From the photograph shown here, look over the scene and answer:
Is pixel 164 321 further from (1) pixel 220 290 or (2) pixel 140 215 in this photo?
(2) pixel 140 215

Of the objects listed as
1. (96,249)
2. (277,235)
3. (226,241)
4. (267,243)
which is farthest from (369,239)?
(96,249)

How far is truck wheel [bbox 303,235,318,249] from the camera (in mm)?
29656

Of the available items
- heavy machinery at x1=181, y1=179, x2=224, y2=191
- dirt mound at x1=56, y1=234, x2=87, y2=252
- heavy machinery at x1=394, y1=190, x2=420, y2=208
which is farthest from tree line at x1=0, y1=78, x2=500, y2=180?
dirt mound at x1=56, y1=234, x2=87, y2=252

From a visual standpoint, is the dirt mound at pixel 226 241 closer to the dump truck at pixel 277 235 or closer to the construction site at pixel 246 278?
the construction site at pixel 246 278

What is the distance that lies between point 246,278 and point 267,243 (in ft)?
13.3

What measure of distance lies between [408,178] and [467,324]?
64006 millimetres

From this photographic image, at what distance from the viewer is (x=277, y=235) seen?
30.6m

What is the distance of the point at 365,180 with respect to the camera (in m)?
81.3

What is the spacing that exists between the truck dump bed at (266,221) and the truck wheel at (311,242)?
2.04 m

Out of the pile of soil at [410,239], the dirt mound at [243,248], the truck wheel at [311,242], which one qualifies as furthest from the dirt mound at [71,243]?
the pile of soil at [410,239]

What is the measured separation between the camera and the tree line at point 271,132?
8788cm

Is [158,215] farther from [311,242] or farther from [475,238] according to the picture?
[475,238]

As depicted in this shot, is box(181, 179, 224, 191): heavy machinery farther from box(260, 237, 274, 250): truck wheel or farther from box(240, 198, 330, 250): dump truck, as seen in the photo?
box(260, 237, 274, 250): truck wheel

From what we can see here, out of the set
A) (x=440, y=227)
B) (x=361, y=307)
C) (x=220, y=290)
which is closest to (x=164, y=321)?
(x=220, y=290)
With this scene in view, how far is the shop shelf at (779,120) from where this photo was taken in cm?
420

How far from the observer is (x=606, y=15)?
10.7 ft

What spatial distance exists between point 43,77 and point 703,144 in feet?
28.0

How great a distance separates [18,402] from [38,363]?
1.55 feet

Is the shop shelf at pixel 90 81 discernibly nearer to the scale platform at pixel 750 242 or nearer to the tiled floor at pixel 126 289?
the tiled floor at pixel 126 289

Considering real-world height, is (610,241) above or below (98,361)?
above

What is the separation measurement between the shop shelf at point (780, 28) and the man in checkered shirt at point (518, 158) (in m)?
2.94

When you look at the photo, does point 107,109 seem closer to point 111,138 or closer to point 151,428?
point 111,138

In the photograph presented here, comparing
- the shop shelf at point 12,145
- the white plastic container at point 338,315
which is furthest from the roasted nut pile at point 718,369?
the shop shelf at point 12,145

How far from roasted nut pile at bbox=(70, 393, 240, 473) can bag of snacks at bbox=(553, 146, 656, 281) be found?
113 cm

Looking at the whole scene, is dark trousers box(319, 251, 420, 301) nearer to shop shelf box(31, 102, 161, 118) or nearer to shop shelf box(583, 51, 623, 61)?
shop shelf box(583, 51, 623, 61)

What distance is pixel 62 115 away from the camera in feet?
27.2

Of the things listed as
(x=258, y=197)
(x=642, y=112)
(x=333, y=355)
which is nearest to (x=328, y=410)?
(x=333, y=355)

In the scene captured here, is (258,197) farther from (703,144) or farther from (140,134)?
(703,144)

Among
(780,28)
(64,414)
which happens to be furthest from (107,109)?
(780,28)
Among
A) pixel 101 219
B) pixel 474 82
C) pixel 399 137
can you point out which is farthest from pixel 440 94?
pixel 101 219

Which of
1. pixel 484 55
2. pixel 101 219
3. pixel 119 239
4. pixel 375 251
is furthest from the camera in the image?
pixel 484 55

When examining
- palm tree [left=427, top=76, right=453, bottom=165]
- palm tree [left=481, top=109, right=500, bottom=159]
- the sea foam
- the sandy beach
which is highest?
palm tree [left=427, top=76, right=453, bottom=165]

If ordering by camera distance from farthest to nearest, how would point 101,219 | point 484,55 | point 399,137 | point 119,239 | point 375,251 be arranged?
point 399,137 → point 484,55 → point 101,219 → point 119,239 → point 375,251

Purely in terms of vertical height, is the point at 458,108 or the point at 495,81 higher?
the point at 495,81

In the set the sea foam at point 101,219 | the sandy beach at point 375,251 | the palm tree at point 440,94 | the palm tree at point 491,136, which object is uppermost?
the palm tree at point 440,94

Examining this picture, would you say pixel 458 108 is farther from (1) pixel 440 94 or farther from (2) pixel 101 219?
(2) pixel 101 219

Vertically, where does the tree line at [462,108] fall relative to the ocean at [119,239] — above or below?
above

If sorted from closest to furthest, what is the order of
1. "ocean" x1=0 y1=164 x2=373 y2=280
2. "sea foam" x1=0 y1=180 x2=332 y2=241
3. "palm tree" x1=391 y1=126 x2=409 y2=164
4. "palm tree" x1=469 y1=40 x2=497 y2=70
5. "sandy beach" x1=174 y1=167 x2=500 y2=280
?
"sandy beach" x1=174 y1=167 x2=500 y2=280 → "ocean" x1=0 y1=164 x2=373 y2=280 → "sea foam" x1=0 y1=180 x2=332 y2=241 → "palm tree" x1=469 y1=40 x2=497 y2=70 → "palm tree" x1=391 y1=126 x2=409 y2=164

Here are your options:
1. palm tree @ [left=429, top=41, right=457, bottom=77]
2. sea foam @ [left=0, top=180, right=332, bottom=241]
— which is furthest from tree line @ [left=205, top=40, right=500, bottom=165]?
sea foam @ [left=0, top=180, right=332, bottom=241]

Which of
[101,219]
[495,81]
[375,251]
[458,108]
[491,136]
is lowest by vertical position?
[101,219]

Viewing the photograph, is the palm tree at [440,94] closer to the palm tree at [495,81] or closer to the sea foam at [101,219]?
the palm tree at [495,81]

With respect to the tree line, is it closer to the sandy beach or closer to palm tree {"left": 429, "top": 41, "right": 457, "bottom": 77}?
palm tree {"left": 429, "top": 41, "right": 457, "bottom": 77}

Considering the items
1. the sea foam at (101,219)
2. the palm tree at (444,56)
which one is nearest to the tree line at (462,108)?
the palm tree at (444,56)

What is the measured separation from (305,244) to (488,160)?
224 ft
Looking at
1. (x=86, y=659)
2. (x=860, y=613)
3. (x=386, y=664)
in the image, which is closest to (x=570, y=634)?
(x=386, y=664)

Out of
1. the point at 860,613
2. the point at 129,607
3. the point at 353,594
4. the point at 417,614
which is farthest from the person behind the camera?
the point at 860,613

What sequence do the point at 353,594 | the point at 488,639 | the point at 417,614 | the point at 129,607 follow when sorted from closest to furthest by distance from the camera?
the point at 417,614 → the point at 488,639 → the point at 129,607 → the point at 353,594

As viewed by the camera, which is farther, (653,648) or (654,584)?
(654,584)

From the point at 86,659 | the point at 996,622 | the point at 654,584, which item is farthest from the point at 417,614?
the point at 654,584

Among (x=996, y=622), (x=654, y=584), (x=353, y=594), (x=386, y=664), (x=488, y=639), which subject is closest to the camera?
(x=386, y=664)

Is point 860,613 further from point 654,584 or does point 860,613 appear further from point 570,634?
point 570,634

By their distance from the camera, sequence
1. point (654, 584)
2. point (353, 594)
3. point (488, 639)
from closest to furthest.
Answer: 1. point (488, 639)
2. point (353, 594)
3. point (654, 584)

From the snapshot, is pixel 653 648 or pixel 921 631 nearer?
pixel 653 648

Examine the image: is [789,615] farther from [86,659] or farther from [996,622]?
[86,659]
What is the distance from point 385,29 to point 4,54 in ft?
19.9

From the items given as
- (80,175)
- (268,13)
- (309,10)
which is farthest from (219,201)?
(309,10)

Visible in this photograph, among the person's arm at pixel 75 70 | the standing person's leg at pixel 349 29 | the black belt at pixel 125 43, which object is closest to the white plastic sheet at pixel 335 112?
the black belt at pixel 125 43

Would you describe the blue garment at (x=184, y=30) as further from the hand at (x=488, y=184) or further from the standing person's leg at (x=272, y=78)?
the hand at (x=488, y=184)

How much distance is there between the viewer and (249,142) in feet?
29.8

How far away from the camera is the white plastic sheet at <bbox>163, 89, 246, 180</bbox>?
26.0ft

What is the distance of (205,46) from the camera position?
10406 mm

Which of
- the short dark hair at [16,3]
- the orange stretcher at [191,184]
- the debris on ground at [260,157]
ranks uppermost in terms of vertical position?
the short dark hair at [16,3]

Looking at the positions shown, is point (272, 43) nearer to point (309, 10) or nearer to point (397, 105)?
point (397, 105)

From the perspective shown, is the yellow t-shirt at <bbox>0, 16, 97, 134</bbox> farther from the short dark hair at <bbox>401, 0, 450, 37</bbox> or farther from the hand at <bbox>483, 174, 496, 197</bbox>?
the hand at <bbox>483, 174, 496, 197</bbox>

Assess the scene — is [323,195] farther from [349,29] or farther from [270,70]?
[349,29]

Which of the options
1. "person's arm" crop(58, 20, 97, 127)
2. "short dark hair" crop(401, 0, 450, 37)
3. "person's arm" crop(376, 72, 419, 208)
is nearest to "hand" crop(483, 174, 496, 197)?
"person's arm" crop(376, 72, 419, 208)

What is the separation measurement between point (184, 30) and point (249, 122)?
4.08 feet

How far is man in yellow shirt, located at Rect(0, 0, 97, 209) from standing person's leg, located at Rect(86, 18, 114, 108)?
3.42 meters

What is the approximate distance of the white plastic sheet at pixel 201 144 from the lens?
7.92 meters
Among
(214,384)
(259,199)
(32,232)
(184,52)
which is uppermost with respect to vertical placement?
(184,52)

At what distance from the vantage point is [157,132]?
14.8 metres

━━━━

## Exercise requirements
Add 16 to every box coordinate in the answers from the line containing "If sorted from" through the line containing "x2=500 y2=280 →", then write that whole stretch out again, requests included.

## Task response
If sorted from closest to furthest, what is the order of
1. "ocean" x1=0 y1=164 x2=373 y2=280
2. "sea foam" x1=0 y1=180 x2=332 y2=241
3. "palm tree" x1=391 y1=126 x2=409 y2=164
4. "palm tree" x1=469 y1=40 x2=497 y2=70
5. "sandy beach" x1=174 y1=167 x2=500 y2=280
?
"sandy beach" x1=190 y1=183 x2=516 y2=296 → "ocean" x1=16 y1=180 x2=389 y2=296 → "sea foam" x1=16 y1=196 x2=348 y2=257 → "palm tree" x1=485 y1=56 x2=513 y2=86 → "palm tree" x1=407 y1=142 x2=425 y2=180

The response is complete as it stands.